Univention Bugzilla – Bug 41837
Inject ACL and schema extensions into Master slapd without restarting it
Last modified: 2021-05-26 21:13:24 CEST
Currently the LDAP server on the DC Master gets restarted whenever a joining UCS system registers a LDAP ACL or schema. I'm not too sure if the joinscripts of the joining system are fault tolerant enough with respect to downtimes of the master LDAP server. Maybe we can do this without restarting the master slapd by using the cn=config backend in OpenLDAP. If we would activate that on the master, we would have the possibility to inject ACL and schema changes into the running slapd. While switching completely to the cn=config backend as primary means of configuration seems to have too many strings attached (e.g. inclusion of slapd.conf.d subfiles) just activating cn=config as a secondary option could have some potential. In that scenario, the ldap_extension listener would do the same steps as it does now: write the ACL of schema subfile, register it, commit slapd.conf, slaptest it for consistency and if all that worked, it would simply not restart slapd, but generate a suitable cn=config LDIF and apply that. This might be worth to try. Later, if the slad is restarted regularly at some point, it would simply pick up the usual slapd.conf file as usual.
Bug 39619 might be a case that could be avoided with this strategy.
This issue has been filled against UCS 4.1. The maintenance with bug and security fixes for UCS 4.1 has ended on 5st of April 2018. Customers still on UCS 4.1 are encouraged to update to UCS 4.3. Please contact your partner or Univention for any questions. If this issue still occurs in newer UCS versions, please use "Clone this bug" or simply reopen the issue. In this case please provide detailed information on how this issue is affecting you.
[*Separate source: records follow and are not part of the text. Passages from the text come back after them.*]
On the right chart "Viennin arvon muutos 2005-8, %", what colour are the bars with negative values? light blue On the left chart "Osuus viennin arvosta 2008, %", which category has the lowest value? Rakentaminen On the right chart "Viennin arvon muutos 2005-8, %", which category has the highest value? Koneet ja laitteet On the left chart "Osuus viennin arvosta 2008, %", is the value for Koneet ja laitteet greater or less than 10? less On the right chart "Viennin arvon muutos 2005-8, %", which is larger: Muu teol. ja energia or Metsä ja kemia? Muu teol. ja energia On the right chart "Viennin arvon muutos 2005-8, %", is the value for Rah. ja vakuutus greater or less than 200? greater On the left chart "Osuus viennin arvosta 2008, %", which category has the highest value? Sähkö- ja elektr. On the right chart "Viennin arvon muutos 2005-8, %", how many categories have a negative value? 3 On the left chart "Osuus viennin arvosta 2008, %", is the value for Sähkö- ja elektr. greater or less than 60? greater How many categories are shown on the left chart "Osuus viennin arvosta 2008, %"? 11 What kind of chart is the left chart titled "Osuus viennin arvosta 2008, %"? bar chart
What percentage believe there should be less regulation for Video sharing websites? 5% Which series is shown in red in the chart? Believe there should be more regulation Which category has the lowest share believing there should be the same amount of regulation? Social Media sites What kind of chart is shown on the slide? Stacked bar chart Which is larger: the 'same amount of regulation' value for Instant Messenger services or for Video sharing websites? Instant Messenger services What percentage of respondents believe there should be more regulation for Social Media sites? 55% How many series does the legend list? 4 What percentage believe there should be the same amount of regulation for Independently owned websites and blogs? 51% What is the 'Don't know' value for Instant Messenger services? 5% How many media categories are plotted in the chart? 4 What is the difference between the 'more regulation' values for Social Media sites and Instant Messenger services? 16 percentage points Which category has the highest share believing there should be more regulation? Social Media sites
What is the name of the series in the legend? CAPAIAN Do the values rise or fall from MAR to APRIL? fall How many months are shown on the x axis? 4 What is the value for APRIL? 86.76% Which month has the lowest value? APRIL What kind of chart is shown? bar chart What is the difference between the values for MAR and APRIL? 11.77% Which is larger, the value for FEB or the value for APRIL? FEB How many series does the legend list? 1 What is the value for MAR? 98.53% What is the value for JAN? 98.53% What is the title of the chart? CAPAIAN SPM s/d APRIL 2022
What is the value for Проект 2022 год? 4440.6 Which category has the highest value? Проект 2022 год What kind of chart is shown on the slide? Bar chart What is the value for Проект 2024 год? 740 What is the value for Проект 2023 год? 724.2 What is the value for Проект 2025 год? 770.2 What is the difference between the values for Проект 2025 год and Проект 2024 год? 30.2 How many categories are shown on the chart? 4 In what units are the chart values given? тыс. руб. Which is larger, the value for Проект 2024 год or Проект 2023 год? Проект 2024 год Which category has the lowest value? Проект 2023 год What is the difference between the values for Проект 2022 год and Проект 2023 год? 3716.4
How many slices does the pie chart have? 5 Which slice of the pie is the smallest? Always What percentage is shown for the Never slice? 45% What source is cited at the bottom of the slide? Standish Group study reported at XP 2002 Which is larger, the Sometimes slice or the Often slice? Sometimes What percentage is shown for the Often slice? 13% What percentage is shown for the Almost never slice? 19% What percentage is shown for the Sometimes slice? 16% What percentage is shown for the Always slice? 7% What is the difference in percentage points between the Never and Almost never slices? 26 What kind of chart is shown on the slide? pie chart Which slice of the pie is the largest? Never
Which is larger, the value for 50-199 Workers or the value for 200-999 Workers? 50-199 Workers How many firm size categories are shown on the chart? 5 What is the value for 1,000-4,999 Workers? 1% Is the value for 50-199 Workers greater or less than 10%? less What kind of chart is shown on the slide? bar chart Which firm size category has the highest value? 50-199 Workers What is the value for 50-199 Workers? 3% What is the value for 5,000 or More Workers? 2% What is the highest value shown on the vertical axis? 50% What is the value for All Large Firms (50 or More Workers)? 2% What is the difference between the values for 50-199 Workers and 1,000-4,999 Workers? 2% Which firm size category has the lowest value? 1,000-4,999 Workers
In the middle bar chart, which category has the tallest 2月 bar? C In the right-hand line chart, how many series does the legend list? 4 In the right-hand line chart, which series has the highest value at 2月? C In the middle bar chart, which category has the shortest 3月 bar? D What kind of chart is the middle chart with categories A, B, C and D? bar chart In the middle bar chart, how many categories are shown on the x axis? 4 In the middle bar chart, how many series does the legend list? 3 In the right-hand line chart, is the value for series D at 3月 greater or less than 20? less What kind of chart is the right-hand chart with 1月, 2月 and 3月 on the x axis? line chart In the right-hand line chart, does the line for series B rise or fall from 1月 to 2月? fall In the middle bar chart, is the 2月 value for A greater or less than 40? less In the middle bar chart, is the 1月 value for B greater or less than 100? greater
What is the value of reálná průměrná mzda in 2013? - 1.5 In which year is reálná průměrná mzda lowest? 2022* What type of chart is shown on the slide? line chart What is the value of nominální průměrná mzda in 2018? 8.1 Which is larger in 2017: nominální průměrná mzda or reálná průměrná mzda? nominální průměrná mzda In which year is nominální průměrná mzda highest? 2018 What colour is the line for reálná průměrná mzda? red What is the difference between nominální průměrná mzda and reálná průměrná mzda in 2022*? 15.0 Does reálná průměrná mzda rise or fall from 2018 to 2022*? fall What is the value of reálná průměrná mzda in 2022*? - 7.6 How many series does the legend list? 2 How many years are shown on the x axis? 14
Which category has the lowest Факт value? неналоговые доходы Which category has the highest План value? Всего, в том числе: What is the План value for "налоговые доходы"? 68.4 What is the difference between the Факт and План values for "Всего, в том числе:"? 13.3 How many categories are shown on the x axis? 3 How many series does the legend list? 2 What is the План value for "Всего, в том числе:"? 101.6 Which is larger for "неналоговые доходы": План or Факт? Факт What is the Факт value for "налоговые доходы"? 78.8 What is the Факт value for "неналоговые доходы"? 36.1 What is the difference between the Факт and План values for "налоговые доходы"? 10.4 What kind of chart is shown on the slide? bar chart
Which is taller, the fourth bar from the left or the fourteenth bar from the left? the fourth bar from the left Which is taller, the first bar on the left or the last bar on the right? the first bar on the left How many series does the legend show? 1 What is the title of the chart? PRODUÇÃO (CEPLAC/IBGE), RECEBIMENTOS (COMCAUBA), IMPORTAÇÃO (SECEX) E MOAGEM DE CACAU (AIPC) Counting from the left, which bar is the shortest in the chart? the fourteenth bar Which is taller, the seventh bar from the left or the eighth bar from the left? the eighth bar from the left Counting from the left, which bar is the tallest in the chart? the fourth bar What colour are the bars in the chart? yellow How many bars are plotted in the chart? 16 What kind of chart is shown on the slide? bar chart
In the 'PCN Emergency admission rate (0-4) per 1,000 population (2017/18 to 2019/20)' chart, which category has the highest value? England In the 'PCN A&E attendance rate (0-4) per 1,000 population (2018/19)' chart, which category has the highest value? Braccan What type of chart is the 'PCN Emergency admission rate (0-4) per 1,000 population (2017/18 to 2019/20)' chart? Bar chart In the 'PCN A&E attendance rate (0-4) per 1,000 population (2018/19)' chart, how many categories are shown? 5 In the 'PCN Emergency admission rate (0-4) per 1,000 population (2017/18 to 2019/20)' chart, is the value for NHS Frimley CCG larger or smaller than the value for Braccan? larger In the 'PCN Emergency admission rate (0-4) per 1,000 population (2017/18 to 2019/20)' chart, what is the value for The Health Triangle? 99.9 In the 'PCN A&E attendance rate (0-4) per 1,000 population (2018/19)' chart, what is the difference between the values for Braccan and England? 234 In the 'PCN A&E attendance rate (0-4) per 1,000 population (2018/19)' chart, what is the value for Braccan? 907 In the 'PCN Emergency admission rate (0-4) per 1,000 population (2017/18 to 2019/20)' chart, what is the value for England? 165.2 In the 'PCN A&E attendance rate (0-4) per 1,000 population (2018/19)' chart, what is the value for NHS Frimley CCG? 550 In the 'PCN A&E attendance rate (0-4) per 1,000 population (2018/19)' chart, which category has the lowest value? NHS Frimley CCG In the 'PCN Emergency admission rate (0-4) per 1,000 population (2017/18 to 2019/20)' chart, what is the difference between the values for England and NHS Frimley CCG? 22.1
cn=config is now accessible (via LDAPI, Bug #43515). As a next steht we would need a script that takes acl and schema subfiles, filters them though UCR and converts the result into an ldif (or modlist) that can be used for ldapmodify. For schema that is described here: http://www.zytrax.com/books/ldap/ch6/slapd-config.html#use-general Before we invest in that we need to find out if we can get the line ordering (multivalued X-ORDERED attributes) right, so we can precisely inject the new ACLs where they should go.